• Exercise requirements: Identify each line in the records below that contains the word "feet", and copy those lines.

• Entries drawn from a collection:
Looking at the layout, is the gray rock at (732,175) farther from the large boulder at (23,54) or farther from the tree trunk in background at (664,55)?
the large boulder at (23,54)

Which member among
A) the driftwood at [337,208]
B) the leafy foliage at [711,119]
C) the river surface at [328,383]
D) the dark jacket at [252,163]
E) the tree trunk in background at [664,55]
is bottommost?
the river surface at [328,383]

--

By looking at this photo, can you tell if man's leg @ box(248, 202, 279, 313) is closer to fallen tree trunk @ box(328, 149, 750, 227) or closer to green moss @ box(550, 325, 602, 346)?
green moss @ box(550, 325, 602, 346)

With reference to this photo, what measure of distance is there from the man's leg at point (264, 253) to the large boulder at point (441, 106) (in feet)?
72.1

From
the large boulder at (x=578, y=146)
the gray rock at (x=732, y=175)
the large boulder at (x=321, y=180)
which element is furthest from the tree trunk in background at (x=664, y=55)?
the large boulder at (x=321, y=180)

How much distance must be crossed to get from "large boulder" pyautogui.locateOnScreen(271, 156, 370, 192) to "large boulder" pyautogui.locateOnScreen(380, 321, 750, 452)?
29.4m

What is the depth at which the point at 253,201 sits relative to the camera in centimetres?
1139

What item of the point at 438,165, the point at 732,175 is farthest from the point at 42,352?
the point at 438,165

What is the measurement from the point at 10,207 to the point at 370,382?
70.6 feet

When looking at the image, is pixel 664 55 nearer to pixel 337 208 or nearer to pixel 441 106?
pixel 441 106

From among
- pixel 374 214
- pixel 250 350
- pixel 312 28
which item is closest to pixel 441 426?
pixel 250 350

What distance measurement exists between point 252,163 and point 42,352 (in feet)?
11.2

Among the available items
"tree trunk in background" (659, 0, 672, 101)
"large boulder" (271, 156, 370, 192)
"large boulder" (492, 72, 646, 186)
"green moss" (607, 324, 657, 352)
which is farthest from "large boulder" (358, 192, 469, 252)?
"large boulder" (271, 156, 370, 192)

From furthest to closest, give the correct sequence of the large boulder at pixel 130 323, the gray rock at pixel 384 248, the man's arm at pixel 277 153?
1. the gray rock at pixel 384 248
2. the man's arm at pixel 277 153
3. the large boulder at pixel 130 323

==

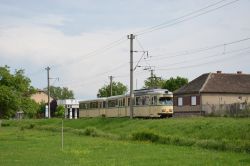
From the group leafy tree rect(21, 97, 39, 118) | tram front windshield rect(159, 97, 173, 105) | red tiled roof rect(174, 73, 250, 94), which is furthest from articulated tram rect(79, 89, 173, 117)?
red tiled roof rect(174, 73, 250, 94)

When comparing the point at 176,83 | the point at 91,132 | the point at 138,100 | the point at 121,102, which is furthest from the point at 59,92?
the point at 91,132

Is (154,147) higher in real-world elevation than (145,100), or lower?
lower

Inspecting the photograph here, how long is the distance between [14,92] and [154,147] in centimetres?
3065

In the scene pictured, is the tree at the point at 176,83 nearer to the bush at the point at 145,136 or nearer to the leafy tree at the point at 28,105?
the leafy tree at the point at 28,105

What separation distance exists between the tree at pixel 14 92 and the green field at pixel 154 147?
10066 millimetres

• In response:
With reference to this photo, what measure of distance is there from the man's leg at point (264, 253) to the large boulder at point (441, 106) (in feet)?
70.6 feet
What distance measurement exists between point 252,163 and point 42,352 (in feet)?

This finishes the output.